• What is expected: Give every line below again, exactly.

───── Provided records

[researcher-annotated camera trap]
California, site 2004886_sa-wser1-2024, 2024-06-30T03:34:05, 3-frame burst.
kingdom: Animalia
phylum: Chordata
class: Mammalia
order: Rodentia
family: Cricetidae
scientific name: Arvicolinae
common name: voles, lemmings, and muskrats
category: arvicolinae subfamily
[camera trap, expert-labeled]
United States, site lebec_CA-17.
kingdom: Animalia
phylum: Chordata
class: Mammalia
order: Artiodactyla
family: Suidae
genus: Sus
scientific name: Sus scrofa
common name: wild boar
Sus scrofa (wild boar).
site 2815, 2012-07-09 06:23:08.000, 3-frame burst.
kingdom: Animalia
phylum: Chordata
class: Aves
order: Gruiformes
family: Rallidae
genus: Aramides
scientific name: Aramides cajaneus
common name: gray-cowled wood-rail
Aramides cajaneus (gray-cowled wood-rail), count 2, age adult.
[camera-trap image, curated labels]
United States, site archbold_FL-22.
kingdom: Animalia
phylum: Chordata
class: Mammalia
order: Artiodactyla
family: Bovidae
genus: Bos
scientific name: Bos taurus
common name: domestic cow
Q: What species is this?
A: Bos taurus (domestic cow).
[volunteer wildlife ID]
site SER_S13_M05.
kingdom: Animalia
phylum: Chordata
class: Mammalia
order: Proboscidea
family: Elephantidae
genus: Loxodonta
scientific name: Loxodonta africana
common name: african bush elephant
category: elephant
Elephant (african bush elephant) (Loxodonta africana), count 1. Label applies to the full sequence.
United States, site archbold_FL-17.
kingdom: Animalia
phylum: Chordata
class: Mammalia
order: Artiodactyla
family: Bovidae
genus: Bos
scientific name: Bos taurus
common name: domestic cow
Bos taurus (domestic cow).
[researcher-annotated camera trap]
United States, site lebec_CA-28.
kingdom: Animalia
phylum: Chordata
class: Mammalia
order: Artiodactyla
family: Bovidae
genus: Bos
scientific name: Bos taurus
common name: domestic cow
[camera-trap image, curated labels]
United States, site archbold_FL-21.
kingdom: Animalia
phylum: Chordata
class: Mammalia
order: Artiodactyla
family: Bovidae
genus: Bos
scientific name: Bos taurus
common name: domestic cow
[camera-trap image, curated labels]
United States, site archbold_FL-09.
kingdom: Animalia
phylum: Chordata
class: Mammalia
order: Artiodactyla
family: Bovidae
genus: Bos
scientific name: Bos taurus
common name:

──────────

• Reply to the task:
[researcher-annotated camera trap]
California, site 2004886_sa-wser1-2024, 2024-06-30T03:34:05, 3-frame burst.
kingdom: Animalia
phylum: Chordata
class: Mammalia
order: Rodentia
family: Cricetidae
scientific name: Arvicolinae
common name: voles, lemmings, and muskrats
category: arvicolinae subfamily
[camera trap, expert-labeled]
United States, site lebec_CA-17.
kingdom: Animalia
phylum: Chordata
class: Mammalia
order: Artiodactyla
family: Suidae
genus: Sus
scientific name: Sus scrofa
common name: wild boar
Sus scrofa (wild boar).
site 2815, 2012-07-09 06:23:08.000, 3-frame burst.
kingdom: Animalia
phylum: Chordata
class: Aves
order: Gruiformes
family: Rallidae
genus: Aramides
scientific name: Aramides cajaneus
common name: gray-cowled wood-rail
Aramides cajaneus (gray-cowled wood-rail), count 2, age adult.
[camera-trap image, curated labels]
United States, site archbold_FL-22.
kingdom: Animalia
phylum: Chordata
class: Mammalia
order: Artiodactyla
family: Bovidae
genus: Bos
scientific name: Bos taurus
common name: domestic cow
Q: What species is this?
A: Bos taurus (domestic cow).
[volunteer wildlife ID]
site SER_S13_M05.
kingdom: Animalia
phylum: Chordata
class: Mammalia
order: Proboscidea
family: Elephantidae
genus: Loxodonta
scientific name: Loxodonta africana
common name: african bush elephant
category: elephant
Elephant (african bush elephant) (Loxodonta africana), count 1. Label applies to the full sequence.
United States, site archbold_FL-17.
kingdom: Animalia
phylum: Chordata
class: Mammalia
order: Artiodactyla
family: Bovidae
genus: Bos
scientific name: Bos taurus
common name: domestic cow
Bos taurus (domestic cow).
[researcher-annotated camera trap]
United States, site lebec_CA-28.
kingdom: Animalia
phylum: Chordata
class: Mammalia
order: Artiodactyla
family: Bovidae
genus: Bos
scientific name: Bos taurus
common name: domestic cow
[camera-trap image, curated labels]
United States, site archbold_FL-21.
kingdom: Animalia
phylum: Chordata
class: Mammalia
order: Artiodactyla
family: Bovidae
genus: Bos
scientific name: Bos taurus
common name: domestic cow
[camera-trap image, curated labels]
United States, site archbold_FL-09.
kingdom: Animalia
phylum: Chordata
class: Mammalia
order: Artiodactyla
family: Bovidae
genus: Bos
scientific name: Bos taurus
common name:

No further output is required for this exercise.